LoCoHD (Local Composition Hellinger Distance) is a metric for comparing protein structures. It can be used for one single structure-structure comparison, for the comparison of multiple structures inside ensembles, or for the comparison of structures inside an MD simulation trajectory. It is also a general-purpose metric for labelled point clouds with variable point counts. In contrast to RMSD, the TM-score, lDDT, or GDT_TS, it is based on the measurement of local composition differences, rather than of the Euclidean deviations.
This work is yet to be published in a scientific journal.
If you are interested in how to run the Python scripts that are used for the creation of the article, see the PY_SCRIPTS.md file.
LoCoHD is a Python3 package, so it most definitely requires Python3. Additionally, it also needs BioPython and Numpy. It was tested with
- Python version 3.10.10,
- BioPython version 1.81,
- Numpy version 1.21.6.
Its build-dependencies are Rust (tested with rustc
version 1.70.70) and
Maturin (tested with version 0.14.15).
Some of the scripts in python_codes
use other packages too:
- Matplotlib version 3.7.1
- SciPy version 1.10.0
- MDAnalysis version 2.4.2
- scikit-learn version 1.2.1
The full package and scripts were tested on Linux (Pop!_OS 22.04 LTS). Installation was tested on Pop!_OS and OpenSUSE Leap 15.3.
No special hardware is needed to run LoCoHD. It was written and tested on a laptop with the following specs:
- Model = Dell Latitude 5490
- RAM = 16 Gb
- Processor = Intel Core i5-8250U CPU @ 1.60GHz x 8
Since it doesn't need much RAM and CPU power to run, theoretically it can be also ran on less capable machines.
A Dockerfile is provided to install LoCoHD in a containerized manner. Make sure that you have docker installed on your system. Clone the GitHub repository and enter it:
git clone https://github.com/fazekaszs/loco_hd && cd loco_hd
Next, build the image:
docker build -t loco_hd:latest .
Using this way, you can either use the LoCoHD CLI from this image...:
docker run --rm loco_hd:latest [LoCoHD arguments]
...or run custom scripts:
docker run --rm -v [ptscr]:/script -v [ptstr]:/structures --entrypoint python loco_hd:latest [ptscr]
where [ptscr]
is the local path to the script to run (can be $(pwd)

-=-=-

What is expected
Continue the LoCoHD text from the point where it stops. The entries come from a different source than the LoCoHD text.

-=-=-

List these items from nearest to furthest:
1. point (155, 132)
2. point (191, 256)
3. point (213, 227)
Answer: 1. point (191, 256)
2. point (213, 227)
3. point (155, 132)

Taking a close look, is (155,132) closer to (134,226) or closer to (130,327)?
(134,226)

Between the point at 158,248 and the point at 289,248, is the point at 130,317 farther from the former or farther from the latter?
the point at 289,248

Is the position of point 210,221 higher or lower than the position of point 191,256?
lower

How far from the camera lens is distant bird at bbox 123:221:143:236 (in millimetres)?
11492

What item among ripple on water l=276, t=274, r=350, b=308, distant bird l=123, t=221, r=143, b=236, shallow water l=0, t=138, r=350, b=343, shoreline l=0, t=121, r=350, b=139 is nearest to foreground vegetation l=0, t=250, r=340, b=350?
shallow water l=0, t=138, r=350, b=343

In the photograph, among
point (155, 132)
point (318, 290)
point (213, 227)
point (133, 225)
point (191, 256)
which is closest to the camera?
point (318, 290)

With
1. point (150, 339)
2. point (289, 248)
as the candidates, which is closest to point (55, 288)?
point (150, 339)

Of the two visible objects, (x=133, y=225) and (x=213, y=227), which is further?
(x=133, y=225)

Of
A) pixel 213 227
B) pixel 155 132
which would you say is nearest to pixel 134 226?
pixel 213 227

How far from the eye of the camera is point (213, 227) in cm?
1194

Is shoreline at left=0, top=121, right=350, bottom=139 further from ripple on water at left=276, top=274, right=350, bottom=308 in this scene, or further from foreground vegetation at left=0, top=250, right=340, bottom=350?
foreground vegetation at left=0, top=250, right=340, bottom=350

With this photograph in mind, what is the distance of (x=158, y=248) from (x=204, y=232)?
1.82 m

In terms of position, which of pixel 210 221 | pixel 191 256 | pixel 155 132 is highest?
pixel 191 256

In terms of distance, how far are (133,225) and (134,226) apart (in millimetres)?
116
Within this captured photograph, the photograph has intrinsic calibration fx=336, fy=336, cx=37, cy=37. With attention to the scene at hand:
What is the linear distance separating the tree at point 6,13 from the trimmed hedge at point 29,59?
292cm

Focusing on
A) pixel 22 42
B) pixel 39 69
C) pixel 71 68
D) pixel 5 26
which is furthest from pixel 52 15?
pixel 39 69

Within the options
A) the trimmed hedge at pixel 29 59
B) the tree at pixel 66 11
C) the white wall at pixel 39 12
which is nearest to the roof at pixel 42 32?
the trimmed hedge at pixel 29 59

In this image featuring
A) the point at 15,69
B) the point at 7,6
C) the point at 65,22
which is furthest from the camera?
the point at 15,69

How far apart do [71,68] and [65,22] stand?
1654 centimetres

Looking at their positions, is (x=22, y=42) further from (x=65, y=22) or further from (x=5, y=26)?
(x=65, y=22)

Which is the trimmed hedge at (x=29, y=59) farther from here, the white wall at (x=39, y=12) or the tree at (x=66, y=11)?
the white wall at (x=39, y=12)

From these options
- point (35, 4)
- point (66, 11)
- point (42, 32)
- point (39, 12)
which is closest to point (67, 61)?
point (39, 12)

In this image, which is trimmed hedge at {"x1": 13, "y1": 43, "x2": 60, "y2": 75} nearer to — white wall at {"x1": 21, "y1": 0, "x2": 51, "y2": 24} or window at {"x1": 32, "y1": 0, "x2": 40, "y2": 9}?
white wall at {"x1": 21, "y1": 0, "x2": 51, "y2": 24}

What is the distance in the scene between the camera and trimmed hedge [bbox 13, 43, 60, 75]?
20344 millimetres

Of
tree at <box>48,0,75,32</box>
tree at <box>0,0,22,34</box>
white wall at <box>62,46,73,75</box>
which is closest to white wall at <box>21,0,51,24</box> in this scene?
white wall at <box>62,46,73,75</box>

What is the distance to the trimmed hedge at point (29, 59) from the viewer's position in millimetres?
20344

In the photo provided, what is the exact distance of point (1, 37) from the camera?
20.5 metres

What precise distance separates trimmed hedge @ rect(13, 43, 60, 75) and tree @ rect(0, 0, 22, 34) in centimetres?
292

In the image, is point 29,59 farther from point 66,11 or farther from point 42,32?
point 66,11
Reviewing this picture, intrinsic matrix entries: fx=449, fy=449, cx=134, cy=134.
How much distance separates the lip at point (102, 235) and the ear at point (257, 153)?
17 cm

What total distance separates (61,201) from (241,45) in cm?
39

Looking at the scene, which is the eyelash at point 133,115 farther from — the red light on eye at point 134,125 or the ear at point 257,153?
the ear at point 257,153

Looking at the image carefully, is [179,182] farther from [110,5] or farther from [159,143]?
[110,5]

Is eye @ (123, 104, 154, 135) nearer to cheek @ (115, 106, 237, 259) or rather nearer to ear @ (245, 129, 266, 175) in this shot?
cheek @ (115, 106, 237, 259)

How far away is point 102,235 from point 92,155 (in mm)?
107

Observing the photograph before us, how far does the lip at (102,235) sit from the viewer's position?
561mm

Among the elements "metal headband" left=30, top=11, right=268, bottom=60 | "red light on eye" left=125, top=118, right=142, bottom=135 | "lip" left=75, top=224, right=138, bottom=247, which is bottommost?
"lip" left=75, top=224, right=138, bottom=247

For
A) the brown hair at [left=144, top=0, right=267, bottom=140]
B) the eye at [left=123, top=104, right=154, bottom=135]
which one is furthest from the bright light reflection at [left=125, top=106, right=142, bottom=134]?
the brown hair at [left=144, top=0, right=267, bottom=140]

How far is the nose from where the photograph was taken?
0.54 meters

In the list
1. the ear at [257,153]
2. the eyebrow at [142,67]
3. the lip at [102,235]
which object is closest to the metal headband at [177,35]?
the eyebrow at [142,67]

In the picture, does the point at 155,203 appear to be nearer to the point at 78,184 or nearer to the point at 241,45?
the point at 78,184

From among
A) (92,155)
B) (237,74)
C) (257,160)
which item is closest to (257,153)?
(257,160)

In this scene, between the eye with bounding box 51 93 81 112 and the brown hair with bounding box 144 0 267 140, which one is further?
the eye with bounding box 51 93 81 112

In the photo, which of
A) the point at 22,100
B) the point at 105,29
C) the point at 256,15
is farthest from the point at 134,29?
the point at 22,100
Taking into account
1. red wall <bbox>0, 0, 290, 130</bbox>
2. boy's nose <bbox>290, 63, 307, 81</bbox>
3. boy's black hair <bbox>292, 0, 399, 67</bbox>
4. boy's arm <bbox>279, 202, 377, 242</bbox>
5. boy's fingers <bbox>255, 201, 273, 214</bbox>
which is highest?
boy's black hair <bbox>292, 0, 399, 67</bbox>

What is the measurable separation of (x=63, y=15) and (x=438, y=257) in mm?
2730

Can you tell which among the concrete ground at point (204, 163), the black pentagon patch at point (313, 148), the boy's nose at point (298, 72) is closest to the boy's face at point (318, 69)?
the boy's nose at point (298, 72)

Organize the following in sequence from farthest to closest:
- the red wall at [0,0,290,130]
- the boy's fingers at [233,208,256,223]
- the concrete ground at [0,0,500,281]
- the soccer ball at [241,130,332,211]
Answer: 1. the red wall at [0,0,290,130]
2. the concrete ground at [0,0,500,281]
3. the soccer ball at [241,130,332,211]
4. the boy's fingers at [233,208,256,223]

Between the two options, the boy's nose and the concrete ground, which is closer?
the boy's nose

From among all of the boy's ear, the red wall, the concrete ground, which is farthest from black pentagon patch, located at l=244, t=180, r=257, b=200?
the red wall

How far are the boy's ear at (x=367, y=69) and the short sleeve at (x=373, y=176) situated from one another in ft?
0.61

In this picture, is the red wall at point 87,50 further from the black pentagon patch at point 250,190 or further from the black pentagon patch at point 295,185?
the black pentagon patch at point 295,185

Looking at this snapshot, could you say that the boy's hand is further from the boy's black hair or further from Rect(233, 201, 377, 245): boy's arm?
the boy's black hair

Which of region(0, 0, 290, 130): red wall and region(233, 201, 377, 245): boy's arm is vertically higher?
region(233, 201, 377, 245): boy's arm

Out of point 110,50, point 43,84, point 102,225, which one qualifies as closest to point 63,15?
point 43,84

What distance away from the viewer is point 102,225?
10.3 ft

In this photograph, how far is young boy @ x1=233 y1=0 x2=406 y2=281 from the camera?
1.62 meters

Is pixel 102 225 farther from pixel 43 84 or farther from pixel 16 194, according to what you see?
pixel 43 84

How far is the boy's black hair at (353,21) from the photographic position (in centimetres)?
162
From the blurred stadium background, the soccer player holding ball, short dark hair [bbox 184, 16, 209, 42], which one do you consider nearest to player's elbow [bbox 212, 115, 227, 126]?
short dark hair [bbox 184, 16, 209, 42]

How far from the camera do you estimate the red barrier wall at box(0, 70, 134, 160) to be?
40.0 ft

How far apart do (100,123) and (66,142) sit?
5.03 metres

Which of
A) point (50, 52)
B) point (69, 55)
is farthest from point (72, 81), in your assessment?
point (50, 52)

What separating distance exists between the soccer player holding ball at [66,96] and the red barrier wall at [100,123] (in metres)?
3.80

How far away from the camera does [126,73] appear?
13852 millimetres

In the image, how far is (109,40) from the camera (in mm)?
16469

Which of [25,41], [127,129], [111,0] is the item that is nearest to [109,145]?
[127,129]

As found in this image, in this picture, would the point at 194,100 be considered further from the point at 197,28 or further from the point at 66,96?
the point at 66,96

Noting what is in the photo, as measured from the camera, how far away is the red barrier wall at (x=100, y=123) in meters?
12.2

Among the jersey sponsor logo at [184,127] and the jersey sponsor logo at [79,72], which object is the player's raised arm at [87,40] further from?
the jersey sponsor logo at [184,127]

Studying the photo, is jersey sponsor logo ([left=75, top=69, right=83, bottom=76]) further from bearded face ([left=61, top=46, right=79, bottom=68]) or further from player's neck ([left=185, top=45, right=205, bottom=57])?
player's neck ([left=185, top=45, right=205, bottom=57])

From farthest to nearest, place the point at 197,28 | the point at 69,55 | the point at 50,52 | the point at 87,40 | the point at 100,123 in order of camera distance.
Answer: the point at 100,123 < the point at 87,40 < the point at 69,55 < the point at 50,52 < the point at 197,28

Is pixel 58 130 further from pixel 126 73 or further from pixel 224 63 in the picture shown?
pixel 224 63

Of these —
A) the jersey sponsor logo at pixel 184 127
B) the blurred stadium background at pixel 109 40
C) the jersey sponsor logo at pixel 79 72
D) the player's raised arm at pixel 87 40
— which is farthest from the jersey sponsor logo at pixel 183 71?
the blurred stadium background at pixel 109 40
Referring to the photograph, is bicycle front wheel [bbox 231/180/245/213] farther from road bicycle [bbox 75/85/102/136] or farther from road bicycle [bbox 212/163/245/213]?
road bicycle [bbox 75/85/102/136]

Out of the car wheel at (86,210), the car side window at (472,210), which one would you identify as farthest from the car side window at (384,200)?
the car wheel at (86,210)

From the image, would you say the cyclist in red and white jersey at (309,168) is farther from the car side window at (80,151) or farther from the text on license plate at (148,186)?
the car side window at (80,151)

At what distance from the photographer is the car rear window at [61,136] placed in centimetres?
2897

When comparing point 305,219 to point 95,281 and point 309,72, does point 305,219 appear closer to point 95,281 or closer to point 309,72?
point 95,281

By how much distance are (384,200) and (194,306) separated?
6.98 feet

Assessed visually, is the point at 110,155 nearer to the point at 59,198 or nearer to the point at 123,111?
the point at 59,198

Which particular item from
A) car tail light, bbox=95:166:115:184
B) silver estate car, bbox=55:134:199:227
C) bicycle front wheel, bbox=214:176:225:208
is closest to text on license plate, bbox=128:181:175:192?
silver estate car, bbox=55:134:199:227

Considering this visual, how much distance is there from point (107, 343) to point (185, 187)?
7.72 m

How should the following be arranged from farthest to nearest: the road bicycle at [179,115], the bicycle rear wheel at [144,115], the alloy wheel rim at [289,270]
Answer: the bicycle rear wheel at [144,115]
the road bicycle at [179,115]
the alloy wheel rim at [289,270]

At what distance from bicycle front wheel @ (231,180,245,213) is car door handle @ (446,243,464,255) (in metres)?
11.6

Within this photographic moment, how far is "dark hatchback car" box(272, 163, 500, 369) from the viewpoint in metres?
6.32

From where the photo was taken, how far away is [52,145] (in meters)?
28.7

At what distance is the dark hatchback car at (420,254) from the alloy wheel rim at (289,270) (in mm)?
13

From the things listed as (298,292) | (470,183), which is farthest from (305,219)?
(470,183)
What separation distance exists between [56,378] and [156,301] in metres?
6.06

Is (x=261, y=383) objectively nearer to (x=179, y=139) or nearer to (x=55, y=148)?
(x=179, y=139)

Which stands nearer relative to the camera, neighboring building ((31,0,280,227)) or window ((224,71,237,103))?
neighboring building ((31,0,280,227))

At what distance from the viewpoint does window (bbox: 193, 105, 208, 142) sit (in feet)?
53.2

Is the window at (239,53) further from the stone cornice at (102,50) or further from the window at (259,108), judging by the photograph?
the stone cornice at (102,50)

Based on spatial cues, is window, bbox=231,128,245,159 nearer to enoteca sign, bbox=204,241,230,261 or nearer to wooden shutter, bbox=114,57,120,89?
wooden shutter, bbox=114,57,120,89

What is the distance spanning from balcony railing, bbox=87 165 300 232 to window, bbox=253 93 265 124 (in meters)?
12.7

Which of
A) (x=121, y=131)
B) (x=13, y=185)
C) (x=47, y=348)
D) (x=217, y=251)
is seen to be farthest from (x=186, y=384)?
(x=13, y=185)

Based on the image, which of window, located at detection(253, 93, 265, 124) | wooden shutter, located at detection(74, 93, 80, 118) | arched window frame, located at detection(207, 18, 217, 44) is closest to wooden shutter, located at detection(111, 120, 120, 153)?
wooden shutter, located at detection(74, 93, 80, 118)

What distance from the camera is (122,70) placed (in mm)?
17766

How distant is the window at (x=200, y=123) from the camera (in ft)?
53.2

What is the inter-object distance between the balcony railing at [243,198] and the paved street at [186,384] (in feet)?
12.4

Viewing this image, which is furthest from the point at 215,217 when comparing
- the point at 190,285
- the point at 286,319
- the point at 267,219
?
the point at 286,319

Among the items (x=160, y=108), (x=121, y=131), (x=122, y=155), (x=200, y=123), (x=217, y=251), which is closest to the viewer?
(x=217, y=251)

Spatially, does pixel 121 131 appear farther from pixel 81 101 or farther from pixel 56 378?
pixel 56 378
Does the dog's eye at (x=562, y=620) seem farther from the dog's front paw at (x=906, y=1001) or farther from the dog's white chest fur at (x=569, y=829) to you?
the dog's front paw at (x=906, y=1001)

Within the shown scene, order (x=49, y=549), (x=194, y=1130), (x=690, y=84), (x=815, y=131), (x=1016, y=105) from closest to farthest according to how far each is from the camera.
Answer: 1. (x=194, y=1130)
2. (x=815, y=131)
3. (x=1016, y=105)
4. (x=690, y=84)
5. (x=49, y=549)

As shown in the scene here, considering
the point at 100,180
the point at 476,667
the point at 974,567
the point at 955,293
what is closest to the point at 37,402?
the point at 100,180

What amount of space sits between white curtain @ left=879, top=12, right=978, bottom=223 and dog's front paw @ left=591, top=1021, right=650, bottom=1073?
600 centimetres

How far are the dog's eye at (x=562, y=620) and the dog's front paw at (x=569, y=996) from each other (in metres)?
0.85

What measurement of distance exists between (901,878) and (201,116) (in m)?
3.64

-=-=-

Response below
for example),
and [ptstr]
is the path to the structures to be compared (probably used by the script).
Note: This docker image only contains LoCoHD, BioPython, NumPy and the standard Python library installed. Your scripts won't be able to utilize other libraries in it, like SciPy, ScikitLearn or Matplotlib. If you want to use these, modify the Dockerfile accordingly.
If you install LoCoHD from source or using pip, you definitely need to install Rust to your system. To do this you can choose from several methods. Either you install Rust using the "standard" way with the official script:
curl --proto '=https' --tlsv1.2 -sSf https://sh.rustup.rs | sh
which installs Rust globally, or if you are using an environment manager, like Anaconda, Miniconda, or Mambaforge, you can simply install Rust with
conda install -c conda-forge rust
If you are a Windows user, visit this link.
The overall installation time does not exceed a few minutes.
Note: Maturin is a build-dependency of LoCoHD, and it won't run outside a virtual environment!
With pip, it is easy to add LoCoHD to your packages:
pip install loco-hd
Besides Rust, you will also need Python3, pip, and the package Maturin if you choose building from source. Maturin can be installed with the following one-liner:
pip install maturin
or
conda install -c conda-forge maturin
Next, clone the repository and enter it:
git clone https://github.com/fazekaszs/loco_hd && cd loco_hd
Run Maturin to install LoCoHD into your active environment:
maturin develop
And you are done!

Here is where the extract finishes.